### Directive
Count the lines in the items below that contain the string "scene", matching case exactly. Reply with that number alone.

### Records for this exercise
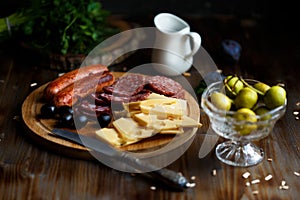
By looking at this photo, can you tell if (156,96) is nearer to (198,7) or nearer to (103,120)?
(103,120)

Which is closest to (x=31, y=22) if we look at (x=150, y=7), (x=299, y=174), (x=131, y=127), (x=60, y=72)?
(x=60, y=72)

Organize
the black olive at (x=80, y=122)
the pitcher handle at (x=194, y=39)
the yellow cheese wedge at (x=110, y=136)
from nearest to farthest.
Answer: the yellow cheese wedge at (x=110, y=136) < the black olive at (x=80, y=122) < the pitcher handle at (x=194, y=39)

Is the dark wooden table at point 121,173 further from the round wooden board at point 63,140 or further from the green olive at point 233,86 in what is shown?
the green olive at point 233,86

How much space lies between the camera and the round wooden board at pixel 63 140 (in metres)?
1.46

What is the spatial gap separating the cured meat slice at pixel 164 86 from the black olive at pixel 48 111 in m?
0.33

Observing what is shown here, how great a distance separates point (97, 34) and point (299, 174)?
103 cm

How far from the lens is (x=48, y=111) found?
1.59 m

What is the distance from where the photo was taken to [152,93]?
1.65 metres

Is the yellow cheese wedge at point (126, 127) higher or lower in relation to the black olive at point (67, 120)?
higher

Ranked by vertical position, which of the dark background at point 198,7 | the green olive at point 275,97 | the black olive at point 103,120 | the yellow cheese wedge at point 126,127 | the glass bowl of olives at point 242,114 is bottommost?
the dark background at point 198,7

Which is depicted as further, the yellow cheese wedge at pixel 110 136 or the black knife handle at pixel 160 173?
the yellow cheese wedge at pixel 110 136

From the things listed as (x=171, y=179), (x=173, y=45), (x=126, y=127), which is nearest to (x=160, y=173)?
(x=171, y=179)

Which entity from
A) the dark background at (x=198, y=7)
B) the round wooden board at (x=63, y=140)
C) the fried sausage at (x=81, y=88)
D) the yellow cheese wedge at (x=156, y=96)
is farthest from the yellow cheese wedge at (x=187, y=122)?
the dark background at (x=198, y=7)

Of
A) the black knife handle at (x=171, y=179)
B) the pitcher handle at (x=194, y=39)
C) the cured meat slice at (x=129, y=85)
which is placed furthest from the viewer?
the pitcher handle at (x=194, y=39)
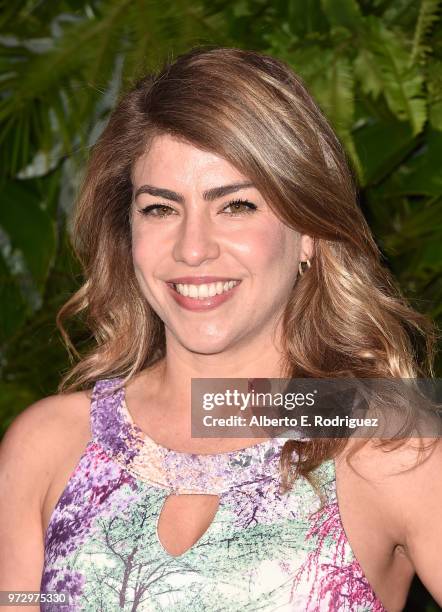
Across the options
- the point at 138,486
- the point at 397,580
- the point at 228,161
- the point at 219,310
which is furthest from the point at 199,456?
the point at 228,161

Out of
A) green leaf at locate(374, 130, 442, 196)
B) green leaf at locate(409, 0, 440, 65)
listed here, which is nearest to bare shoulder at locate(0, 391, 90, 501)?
green leaf at locate(374, 130, 442, 196)

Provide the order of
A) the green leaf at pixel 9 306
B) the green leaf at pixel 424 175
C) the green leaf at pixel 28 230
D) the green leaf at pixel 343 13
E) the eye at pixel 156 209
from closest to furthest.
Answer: the eye at pixel 156 209, the green leaf at pixel 343 13, the green leaf at pixel 424 175, the green leaf at pixel 28 230, the green leaf at pixel 9 306

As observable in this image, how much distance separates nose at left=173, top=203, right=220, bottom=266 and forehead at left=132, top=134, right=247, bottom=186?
76mm

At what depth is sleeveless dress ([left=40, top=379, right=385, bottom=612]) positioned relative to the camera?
2279 millimetres

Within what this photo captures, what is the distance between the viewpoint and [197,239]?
2.31 meters

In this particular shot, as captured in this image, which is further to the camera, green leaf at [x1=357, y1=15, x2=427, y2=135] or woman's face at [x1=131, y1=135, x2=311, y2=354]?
green leaf at [x1=357, y1=15, x2=427, y2=135]

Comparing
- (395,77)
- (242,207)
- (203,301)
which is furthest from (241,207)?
(395,77)

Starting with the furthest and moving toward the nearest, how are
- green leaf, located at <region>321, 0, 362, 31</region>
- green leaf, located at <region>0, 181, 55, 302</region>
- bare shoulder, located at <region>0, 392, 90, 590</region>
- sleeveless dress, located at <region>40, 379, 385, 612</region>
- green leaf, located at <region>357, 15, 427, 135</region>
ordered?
green leaf, located at <region>0, 181, 55, 302</region>
green leaf, located at <region>321, 0, 362, 31</region>
green leaf, located at <region>357, 15, 427, 135</region>
bare shoulder, located at <region>0, 392, 90, 590</region>
sleeveless dress, located at <region>40, 379, 385, 612</region>

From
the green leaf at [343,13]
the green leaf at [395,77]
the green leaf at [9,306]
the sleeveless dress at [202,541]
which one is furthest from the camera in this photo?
the green leaf at [9,306]

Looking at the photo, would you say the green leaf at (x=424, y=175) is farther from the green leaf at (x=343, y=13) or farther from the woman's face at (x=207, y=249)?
the woman's face at (x=207, y=249)

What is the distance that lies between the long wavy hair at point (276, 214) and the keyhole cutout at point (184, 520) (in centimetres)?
19

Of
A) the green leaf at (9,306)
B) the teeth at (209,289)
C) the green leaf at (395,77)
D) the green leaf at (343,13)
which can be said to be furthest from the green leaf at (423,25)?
the green leaf at (9,306)

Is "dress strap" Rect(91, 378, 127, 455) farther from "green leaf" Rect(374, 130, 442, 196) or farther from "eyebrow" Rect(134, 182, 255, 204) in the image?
"green leaf" Rect(374, 130, 442, 196)

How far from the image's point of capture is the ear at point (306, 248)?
8.19 ft
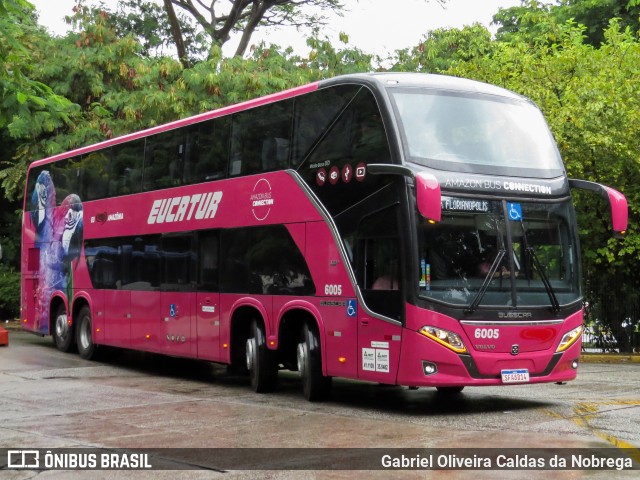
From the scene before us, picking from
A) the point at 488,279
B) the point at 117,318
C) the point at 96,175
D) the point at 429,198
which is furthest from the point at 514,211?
the point at 96,175

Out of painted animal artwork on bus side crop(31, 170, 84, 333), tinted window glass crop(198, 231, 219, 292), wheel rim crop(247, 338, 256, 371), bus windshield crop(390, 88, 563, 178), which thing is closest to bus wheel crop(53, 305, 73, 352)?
painted animal artwork on bus side crop(31, 170, 84, 333)

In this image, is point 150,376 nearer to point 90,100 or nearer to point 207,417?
point 207,417

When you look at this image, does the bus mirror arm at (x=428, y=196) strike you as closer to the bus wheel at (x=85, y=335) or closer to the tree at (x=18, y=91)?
the tree at (x=18, y=91)

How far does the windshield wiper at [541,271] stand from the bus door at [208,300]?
543 centimetres

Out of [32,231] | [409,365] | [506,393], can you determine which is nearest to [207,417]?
[409,365]

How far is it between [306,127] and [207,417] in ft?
14.0

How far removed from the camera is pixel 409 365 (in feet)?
40.2

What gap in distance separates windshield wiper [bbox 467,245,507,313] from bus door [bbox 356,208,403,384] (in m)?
0.87

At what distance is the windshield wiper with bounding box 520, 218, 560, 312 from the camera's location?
503 inches

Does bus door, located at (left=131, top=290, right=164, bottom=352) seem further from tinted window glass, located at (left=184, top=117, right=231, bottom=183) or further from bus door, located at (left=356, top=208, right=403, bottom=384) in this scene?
bus door, located at (left=356, top=208, right=403, bottom=384)

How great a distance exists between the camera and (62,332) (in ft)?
75.2

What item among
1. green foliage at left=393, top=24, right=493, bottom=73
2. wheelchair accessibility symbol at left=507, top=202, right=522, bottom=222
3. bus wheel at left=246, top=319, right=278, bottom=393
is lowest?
bus wheel at left=246, top=319, right=278, bottom=393

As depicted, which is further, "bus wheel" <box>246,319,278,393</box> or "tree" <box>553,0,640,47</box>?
"tree" <box>553,0,640,47</box>

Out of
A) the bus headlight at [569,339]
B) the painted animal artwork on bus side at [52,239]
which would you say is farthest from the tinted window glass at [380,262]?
the painted animal artwork on bus side at [52,239]
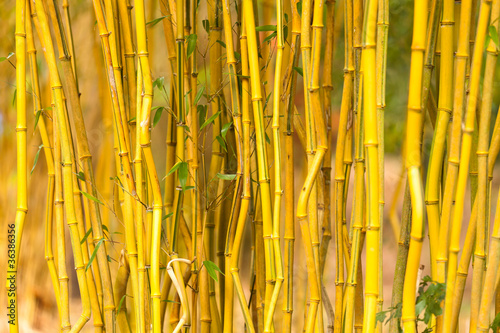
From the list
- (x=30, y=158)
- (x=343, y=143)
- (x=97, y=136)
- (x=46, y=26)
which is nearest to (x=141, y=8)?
(x=46, y=26)

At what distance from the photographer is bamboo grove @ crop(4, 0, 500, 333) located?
0.68 metres

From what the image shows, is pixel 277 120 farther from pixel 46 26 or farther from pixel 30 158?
pixel 30 158

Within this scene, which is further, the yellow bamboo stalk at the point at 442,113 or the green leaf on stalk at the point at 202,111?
the green leaf on stalk at the point at 202,111

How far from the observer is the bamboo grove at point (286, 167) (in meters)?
0.68

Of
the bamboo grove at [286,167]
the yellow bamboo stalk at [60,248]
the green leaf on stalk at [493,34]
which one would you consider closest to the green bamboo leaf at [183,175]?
the bamboo grove at [286,167]

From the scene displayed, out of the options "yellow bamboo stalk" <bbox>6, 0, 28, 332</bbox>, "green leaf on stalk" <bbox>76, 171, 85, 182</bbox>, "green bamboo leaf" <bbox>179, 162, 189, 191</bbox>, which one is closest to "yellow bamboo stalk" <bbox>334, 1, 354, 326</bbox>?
"green bamboo leaf" <bbox>179, 162, 189, 191</bbox>

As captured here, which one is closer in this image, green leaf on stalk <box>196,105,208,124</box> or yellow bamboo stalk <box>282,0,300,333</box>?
yellow bamboo stalk <box>282,0,300,333</box>

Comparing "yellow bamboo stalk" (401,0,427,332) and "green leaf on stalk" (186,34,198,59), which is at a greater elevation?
"green leaf on stalk" (186,34,198,59)

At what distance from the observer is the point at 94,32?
4.00 feet

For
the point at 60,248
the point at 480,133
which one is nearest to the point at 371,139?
the point at 480,133

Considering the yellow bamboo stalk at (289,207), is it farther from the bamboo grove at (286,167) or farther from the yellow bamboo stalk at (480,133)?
the yellow bamboo stalk at (480,133)

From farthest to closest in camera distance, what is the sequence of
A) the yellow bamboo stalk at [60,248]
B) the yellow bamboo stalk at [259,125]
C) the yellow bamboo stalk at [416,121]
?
the yellow bamboo stalk at [60,248]
the yellow bamboo stalk at [259,125]
the yellow bamboo stalk at [416,121]

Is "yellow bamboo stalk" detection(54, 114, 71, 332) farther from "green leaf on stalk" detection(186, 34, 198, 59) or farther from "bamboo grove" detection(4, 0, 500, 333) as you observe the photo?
"green leaf on stalk" detection(186, 34, 198, 59)

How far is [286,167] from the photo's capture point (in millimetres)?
895
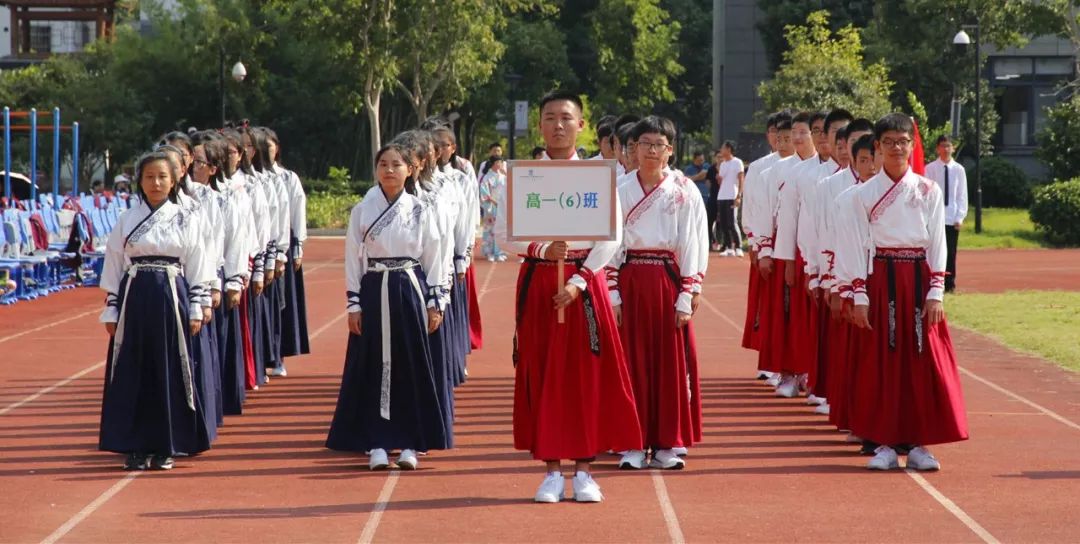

### Written solution
4